Cuadros no era un desconocido para la justicia. En 2013 ya había sido vinculado a una investigación por narcotráfico y sobrevivido a un intento de secuestro. Su asesinato deja en claro que, en el mundo del narcotráfico, los pactos no siempre terminan con un pago.


🕸️ Una red de crimen, pasado y herencia

El caso de Lyan Hortúa refleja con crudeza cómo las deudas criminales se heredan como maldiciones silenciosas.
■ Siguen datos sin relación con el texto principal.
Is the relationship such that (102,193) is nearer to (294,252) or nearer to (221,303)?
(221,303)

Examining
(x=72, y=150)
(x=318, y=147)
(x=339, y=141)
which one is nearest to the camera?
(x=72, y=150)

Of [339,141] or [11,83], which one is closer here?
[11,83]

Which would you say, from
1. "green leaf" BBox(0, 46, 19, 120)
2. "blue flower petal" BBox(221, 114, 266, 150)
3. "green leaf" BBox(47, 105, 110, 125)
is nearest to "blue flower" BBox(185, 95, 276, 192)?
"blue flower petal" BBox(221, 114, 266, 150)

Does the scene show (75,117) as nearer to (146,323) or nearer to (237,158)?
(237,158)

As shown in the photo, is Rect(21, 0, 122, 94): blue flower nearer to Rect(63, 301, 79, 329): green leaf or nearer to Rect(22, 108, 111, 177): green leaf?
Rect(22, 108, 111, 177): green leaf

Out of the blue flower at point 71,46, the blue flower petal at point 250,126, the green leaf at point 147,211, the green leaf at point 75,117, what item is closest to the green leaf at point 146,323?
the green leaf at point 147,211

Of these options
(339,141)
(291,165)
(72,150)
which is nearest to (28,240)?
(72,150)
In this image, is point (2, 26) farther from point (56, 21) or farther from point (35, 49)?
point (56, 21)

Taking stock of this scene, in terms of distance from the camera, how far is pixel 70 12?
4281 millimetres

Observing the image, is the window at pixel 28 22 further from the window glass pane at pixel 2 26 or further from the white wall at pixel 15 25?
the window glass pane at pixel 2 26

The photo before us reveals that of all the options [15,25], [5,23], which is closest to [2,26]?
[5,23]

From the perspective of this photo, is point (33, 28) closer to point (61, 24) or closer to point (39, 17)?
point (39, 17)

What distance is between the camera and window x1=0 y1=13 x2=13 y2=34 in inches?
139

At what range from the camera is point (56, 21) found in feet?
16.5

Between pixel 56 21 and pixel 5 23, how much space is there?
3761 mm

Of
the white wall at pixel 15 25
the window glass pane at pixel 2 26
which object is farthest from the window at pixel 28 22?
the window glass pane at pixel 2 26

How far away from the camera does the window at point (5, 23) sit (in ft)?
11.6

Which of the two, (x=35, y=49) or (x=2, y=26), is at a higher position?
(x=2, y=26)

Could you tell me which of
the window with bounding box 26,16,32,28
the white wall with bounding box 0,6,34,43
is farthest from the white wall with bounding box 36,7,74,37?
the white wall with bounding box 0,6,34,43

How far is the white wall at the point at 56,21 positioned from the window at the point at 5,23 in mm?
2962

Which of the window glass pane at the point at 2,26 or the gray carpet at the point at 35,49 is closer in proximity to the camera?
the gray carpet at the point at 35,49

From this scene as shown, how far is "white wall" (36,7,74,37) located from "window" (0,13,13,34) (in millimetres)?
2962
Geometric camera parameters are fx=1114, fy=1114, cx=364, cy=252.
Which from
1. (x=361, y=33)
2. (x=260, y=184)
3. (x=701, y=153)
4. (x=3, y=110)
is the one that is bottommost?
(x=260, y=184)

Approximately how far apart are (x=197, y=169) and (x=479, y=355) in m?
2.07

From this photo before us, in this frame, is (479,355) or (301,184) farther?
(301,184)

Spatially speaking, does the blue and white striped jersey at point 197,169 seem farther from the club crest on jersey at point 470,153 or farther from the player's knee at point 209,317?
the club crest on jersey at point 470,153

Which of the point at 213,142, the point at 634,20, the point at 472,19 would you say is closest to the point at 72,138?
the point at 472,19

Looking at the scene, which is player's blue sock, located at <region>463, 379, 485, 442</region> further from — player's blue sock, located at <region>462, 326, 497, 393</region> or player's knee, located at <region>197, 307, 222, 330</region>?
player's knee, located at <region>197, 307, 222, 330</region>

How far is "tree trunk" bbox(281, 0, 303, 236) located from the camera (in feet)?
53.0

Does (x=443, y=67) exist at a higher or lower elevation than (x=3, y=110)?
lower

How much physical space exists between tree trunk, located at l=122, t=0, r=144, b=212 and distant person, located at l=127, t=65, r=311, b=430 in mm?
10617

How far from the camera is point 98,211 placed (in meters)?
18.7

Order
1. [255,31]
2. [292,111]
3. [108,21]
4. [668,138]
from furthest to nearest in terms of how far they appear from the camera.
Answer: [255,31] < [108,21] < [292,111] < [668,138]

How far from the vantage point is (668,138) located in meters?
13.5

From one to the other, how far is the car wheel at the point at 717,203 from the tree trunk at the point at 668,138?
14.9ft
Aunque el menor y su madre no tienen vínculos actuales con estructuras delictivas, su apellido, su sangre, y el legado violento de su padre los convirtieron en objetivos de una cadena de venganza tejida en los años más oscuros del narcotráfico colombiano.

El responsable intelectual de este secuestro, alias “Diego Rastrojo”, se encuentra detenido en Estados Unidos desde hace años, pero su influencia persiste. Su estructura criminal, aún viva en redes informales, habría ejecutado esta acción para recuperar recursos supuestamente hurtados o no entregados por antiguos socios.


🧨 El país que hereda su violencia

Más allá del impacto emocional y del alivio que representa la liberación de Lyan, el caso abre un debate profundo sobre la persistencia del poder criminal en Colombia, los lazos invisibles entre el pasado y el presente, y cómo las víctimas del conflicto armado y del narcotráfico pueden seguir siendo perseguidas generaciones después.

Este caso también pone en evidencia la fragilidad de la infancia en contextos violentos, y la necesidad urgente de políticas de protección integral, especialmente para familias que, aun intentando rehacer sus vidas, siguen expuestas a los tentáculos del crimen organizado.


✊ Una liberación con cicatrices

Lyan está de vuelta, y Colombia respira. Pero el mensaje que deja su historia no puede ser ignorado. Hay niños en este país que, sin deber nada, lo deben todo. Que son perseguidos no por lo que hicieron, sino por lo que fueron sus padres. Y que son arrancados de su niñez por redes criminales que no perdonan, no olvidan y no sueltan.

En una nación que busca la paz, la historia de Lyan Hortúa es una herida que exige justicia, verdad y protección. Porque los niños no son botín de guerra, ni garantía de pago, ni instrumento de terror.

Son futuro. Y hay que defenderlos como tal.